Getting the reader to want to know, even in a small way, isn’t just good in the immediate moment, it can also have a snowball effect where one thing leads to another and the level of interest quickly escalates. At the same time though, it’s also possible to cheat, and if you’re caught cheating you can easily lose any momentum you’ve gained.
For example, if two boys at the back of a classroom are having this conversation:
“You sure the security cameras will be off?”
“For sure. I got the codes, we just have to avoid the guards.”
Here you are trying to get the reader to be curious about what’s going on. They’re planning something suspicious but it’s not clear what. This kind of mystery set-up can work in terms of piquing the reader’s interest, but essentially you’re focusing on the question, not the answer.
Having no idea what’s going on will pull a reader in to some extent, but you have to keep it up or otherwise once you reveal what it is, the interest can fade very quickly. For example, if it turns out the boys are talking about a video game they plan to play that evening, the reader would probably lose the curiosity they had built up.
Alternatively, if they had this conversation:
“You sure the security cameras will be off?”
“For sure. I got the codes off my Dad’s computer. The bank’s never had any kind of break in, so they use the same system they’ve used for years.”
It becomes clear these schoolboys are planning to break into a bank for real. This isn’t what you expect of kids, so why are they doing it? How? What makes them think they can get away with it?
Because it’s outside of what you would expect, all sorts of details become much more interesting.
On the other hand, imagine the same sort of conversation between two burly men in basement, standing over a blueprint of a bank.
Now that they’re two professional thieves planning a heist, the details of their personal lives become less interesting. It’s still a dramatic situation and can be great material for a story, but because it’s more in line with what you expect, you won’t be particularly surprised by the whys and wherefores. You don’t know the exact reasons why they’re robbing a bank, but you have a rough idea.

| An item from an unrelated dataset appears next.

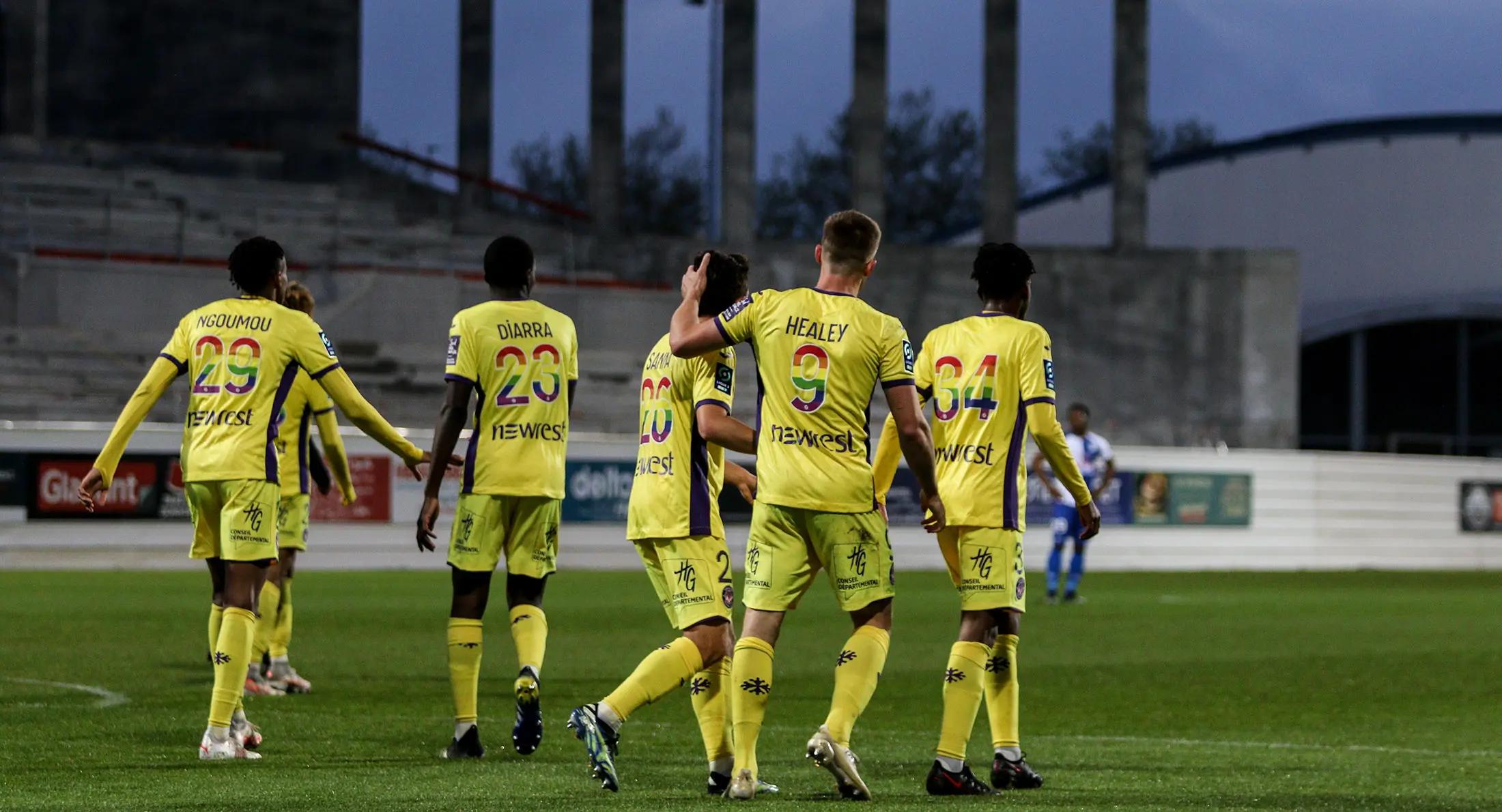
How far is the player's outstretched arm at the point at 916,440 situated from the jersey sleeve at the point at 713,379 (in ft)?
2.15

And, again, you could be totally wrong. They might have a very unusual reason for the robbery. But without any indication of that, the reader will default to assuming to it being pretty much what they’ve seen before.

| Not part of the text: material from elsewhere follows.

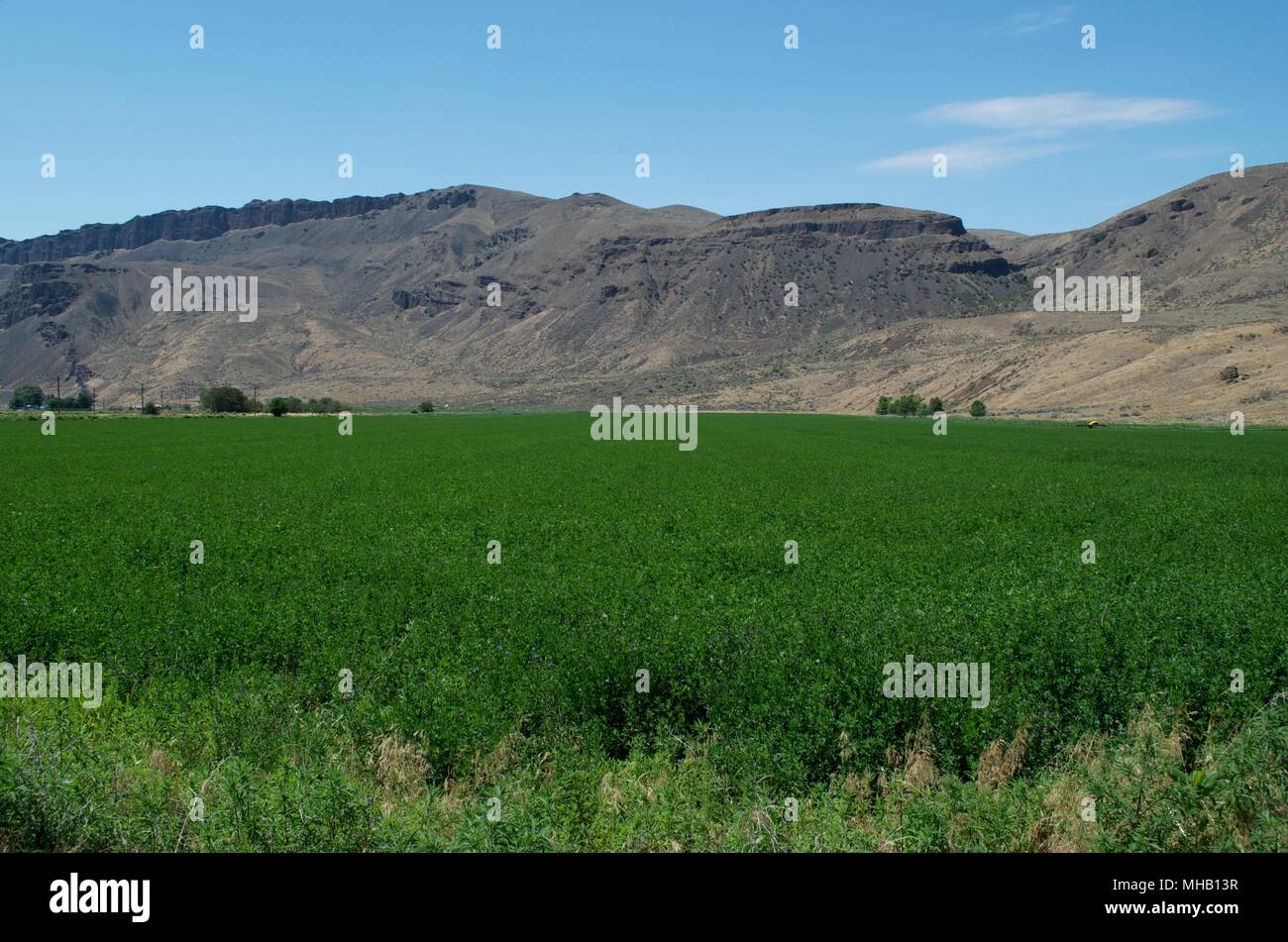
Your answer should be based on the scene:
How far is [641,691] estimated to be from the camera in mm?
9180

This can be changed very simply. If it becomes clear that these men aren’t breaking into the bank to take money out, but to put a large amount of money in, then who they are, why they would want to do that, what brought them to this point all take on a lot more value for the reader.
Even though just about every story is probably not going to be about normal,everyday things, letting the reader know that in a definitive way by giving a clear indication within a scene is what snaps them out of their tendency to assume it is.
It’s very possible, even common, that as a reader progresses through a story, they will discover stuff that they will find interesting and engaging. After they find it out.
If, however, you present the story in a way they aren’t expecting, they will be interested and engaged before they find out the answers, and hopefully even more so afterwards.